• Exercise prompt:
Your task is to extract the lines from the one holding "Does [133,826] turn" through the end of the material. Set them down exactly and add nothing.

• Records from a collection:

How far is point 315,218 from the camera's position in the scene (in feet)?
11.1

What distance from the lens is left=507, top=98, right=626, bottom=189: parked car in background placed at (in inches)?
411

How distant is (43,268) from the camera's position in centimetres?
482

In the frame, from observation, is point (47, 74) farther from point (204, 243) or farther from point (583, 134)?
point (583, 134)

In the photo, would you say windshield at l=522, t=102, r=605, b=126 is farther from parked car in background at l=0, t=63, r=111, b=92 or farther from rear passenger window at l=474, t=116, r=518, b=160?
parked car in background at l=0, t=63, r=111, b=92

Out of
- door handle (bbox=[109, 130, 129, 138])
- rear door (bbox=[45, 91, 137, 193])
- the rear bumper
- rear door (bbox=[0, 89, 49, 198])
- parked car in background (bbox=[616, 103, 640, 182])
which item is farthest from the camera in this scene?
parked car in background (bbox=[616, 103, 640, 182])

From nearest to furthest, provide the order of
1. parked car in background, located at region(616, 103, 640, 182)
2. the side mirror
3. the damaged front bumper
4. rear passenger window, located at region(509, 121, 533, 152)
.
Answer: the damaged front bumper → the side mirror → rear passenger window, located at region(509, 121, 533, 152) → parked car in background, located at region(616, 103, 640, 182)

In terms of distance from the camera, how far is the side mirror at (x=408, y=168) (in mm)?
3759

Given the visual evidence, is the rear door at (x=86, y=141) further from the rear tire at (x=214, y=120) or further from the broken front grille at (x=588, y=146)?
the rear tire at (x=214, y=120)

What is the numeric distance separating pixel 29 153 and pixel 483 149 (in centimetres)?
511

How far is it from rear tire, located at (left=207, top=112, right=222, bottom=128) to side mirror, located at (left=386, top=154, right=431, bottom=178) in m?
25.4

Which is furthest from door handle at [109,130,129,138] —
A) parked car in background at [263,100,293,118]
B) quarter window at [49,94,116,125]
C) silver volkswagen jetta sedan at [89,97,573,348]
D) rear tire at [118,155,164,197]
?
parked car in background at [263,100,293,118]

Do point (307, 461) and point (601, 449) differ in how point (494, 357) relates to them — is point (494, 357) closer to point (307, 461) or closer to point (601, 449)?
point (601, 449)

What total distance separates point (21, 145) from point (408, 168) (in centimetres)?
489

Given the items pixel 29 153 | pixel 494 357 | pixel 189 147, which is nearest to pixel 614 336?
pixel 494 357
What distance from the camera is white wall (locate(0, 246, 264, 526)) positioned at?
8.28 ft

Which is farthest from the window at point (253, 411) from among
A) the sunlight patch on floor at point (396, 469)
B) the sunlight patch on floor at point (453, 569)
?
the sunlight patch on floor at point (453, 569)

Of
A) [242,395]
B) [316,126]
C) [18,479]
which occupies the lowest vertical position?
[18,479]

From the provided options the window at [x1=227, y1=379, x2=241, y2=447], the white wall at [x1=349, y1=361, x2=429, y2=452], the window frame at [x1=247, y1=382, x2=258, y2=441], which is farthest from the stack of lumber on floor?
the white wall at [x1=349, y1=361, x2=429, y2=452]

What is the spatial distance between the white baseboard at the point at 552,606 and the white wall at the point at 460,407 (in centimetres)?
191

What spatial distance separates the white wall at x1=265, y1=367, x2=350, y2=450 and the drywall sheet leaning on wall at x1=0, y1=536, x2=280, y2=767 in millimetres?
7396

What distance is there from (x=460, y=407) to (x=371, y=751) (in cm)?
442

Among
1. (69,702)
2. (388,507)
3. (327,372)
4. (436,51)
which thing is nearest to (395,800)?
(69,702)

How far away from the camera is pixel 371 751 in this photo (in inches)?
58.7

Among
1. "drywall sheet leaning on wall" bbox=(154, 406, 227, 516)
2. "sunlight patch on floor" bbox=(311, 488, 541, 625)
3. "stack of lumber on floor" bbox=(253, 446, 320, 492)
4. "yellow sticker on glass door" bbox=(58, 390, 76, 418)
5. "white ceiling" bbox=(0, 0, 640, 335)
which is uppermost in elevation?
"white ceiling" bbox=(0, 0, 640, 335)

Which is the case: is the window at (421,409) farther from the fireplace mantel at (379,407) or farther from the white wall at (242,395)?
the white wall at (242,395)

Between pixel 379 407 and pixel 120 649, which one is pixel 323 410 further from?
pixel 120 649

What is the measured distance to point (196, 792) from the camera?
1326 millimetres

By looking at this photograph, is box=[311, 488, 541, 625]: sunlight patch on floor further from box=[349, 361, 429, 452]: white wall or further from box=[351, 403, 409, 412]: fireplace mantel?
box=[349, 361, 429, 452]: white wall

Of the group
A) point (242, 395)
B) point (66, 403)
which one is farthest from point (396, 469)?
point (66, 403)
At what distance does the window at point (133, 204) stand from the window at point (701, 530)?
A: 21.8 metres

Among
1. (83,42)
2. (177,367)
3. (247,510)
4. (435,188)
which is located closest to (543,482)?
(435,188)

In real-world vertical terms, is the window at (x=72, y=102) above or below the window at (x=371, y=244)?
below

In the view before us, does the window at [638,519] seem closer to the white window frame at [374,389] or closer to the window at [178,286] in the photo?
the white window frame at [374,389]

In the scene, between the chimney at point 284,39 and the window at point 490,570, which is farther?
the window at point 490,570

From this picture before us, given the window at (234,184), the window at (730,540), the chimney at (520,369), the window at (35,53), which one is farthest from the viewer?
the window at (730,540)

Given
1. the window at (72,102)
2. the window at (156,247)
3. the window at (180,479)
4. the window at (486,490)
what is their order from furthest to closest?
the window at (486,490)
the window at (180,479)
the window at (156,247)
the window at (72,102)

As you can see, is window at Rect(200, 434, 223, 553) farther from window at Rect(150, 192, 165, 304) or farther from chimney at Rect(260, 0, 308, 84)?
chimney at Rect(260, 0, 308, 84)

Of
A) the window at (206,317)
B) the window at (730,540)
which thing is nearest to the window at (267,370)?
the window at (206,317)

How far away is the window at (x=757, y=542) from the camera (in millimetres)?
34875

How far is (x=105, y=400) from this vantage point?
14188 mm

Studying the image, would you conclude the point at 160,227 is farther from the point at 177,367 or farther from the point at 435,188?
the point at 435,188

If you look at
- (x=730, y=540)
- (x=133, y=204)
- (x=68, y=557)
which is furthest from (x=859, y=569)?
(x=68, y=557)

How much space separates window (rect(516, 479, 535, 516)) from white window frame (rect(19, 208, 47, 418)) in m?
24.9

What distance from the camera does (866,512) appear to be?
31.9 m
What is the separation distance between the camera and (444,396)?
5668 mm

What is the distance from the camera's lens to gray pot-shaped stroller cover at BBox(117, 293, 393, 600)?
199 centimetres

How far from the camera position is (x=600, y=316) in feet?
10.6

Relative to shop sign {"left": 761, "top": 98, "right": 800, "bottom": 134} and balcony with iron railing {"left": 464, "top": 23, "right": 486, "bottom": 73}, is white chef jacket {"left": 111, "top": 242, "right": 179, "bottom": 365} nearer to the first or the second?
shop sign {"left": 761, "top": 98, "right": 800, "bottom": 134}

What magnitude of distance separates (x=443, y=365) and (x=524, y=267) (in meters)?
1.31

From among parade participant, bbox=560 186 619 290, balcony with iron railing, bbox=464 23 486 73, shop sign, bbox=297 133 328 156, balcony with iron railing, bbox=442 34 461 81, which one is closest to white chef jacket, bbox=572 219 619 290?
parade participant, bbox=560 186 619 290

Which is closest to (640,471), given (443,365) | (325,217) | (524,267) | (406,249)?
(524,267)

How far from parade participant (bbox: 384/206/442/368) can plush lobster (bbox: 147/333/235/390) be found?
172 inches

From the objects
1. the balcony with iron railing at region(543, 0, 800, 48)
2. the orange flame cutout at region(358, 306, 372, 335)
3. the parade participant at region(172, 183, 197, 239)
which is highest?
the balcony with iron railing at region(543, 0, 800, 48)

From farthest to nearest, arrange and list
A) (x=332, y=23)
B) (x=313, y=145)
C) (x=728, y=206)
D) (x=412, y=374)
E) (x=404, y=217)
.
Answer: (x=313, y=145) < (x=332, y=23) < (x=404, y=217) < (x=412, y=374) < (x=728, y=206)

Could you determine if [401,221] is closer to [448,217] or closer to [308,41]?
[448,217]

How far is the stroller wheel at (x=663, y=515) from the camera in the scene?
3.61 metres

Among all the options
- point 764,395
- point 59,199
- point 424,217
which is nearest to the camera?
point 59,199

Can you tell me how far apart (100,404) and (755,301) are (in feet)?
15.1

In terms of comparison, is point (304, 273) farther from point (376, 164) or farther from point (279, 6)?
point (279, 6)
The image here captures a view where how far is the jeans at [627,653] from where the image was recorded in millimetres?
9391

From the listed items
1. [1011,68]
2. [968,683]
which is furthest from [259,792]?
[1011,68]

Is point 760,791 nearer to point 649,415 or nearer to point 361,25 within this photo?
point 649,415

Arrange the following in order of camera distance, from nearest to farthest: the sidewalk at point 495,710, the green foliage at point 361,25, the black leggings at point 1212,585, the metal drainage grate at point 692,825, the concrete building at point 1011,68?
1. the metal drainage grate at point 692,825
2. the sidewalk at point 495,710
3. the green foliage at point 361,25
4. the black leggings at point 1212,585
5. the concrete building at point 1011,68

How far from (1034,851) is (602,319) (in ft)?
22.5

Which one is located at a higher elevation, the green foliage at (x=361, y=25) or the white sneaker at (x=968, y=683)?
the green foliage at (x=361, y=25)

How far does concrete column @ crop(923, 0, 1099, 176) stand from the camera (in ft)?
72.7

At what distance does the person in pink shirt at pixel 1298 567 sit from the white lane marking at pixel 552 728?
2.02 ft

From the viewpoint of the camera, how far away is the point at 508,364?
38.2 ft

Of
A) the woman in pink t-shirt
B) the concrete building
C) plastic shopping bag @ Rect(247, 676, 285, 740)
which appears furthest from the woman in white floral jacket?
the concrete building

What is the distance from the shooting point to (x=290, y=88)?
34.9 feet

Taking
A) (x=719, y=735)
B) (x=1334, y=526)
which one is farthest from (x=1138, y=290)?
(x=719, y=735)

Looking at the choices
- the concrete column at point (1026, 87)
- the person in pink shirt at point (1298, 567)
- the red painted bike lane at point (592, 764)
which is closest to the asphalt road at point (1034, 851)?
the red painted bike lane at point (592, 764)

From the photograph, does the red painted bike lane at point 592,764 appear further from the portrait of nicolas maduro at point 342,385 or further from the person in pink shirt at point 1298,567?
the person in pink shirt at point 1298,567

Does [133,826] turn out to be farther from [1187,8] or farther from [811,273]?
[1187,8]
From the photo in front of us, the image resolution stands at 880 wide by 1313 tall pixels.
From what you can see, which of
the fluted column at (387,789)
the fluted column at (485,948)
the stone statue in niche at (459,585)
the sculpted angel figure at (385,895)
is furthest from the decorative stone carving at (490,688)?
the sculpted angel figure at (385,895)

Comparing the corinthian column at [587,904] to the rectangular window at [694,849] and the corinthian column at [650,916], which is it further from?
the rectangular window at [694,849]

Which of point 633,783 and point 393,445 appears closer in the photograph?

• Solved exercise:
Does [133,826] turn out to be farther from [1187,8] or farther from [811,273]?
[1187,8]
From the photo in front of us, the image resolution stands at 880 wide by 1313 tall pixels.
From what you can see, which of
the fluted column at (387,789)
the fluted column at (485,948)
the stone statue in niche at (459,585)
the sculpted angel figure at (385,895)
is furthest from the decorative stone carving at (490,688)?
the sculpted angel figure at (385,895)

Comparing the corinthian column at [587,904] to the rectangular window at [694,849] and the corinthian column at [650,916], which is it further from?
the rectangular window at [694,849]

Which of point 633,783 and point 393,445 appears closer in the photograph?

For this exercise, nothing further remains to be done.